## Entries
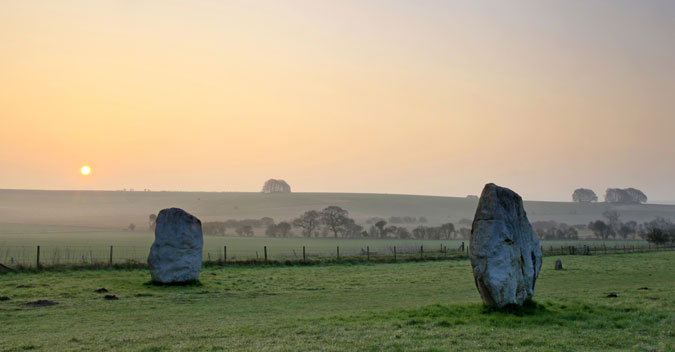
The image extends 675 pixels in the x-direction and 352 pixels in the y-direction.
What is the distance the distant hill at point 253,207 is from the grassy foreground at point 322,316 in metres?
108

==

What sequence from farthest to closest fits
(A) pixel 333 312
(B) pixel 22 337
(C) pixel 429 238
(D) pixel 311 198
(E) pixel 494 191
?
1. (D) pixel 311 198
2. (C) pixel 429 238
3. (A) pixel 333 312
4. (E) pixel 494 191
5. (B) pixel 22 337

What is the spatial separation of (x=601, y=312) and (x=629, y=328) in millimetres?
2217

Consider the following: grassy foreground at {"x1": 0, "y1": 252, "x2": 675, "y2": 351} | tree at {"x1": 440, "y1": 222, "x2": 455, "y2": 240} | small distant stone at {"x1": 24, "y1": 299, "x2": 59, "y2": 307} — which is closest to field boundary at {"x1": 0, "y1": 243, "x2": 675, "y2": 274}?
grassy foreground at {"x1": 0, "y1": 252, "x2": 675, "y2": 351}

## Task statement
How many lines in the records above contain the word "What"? Reply with the number only.

## Task answer
3